6. A dye-free deep learning recognition method for adjustable annular aperture cell imaging, characterized in that the method is applied to an adjustable annular aperture cell imaging system as described in any one of claims 1 to 5, and the method includes the following steps: Step 1: Based on the optimal imaging parameters of the adjustable annular aperture, acquire bright-field and dark-field images of dye-free cell samples respectively, and call the improved deep learning segmentation model to process the bright-field and dark-field images to obtain accurate cell region masks. Step 2: Based on a precise cell region mask, extract the morphological features, texture features, and optical features of each cell, and then stitch and fuse the cell features from the bright field image and the dark field image to form a cell feature vector; Step 3: Input the cell feature vector into the pre-trained deep learning segmentation model, output the probability that each cell belongs to a live cell or a dead cell, and determine the classification result of the live / dead state of each cell by comparing the probability with the preset decision threshold. Step 4: Based on the classification results of live and dead cells, count the number of live cells and dead cells respectively, and generate a count report containing the distribution of cell live and dead status and the total number of cells.
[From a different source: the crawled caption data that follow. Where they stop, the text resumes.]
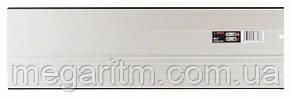 Направляющая шина Bosch FSN 70 Professional (2602317030)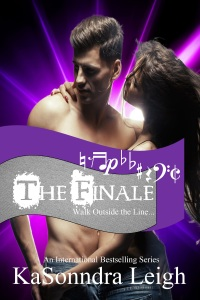 TheFinaleFinalCover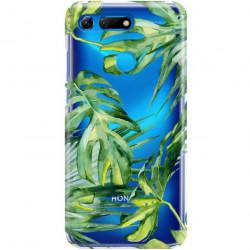 ETUI NA TELEFON HUAWEI HONOR VIEW 20 TROPIC tropic-3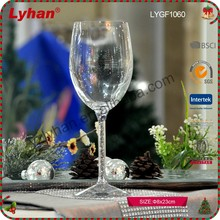 wine drinks premium hot sale lead free crystal glass for red wine
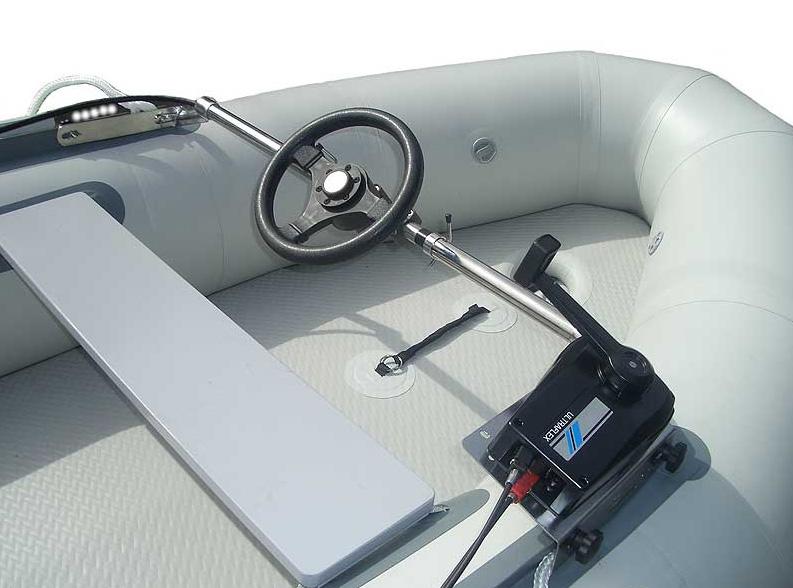 Рулевое для лодки ПВХ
7. The adjustable annular aperture cell imaging dye-free deep learning recognition method according to claim 6, characterized in that, The improved deep learning segmentation model is described in the following steps: A dual-path attention gating module is embedded in the skip connection between the encoder and decoder. The dual-path attention gating module includes a spatial detail path, a texture semantic path, an attention generation unit, and a feature weighting unit. The spatial detail pathway generates a spatial detail weight map that highlights cell boundary information by performing directional gradient enhancement on the input encoder feature map. ; That The texture semantic pathway generates a texture semantic weight map that represents information about the internal structure of cells by performing local texture encoding on the input encoder feature map. ; Attention generation unit fusion spatial detail weight map Texture semantic weight graph In addition to upsampled features from the decoder, a spatial-channel joint attention weight map is generated. ; Feature weighting units are based on the spatial-channel joint attention weight map. The encoder features are selectively enhanced and suppressed, and the processed features are fused with the decoder features.

8. The adjustable annular aperture cell imaging dye-free deep learning recognition method according to claim 7, characterized in that, The improved deep learning segmentation model is trained in the following way, and the specific process is as follows: S1: Prepare the training dataset: The training dataset includes dye-free bright-field microscopic images and dark-field microscopic images of cells acquired under various annular aperture parameters, as well as the corresponding cell region masks. S2: Embed the dual-path attention gating module into the connection layer of the deep learning segmentation model; S3: During training, an illumination consistency loss term is introduced, which is calculated by computing the attention weight map generated by the dual-path attention gating module. The difference between the heatmap and the image quality assessment heatmap generated during adaptive lighting optimization is used to construct a model that constrains the areas of interest of the model and optimizes the lighting parameters.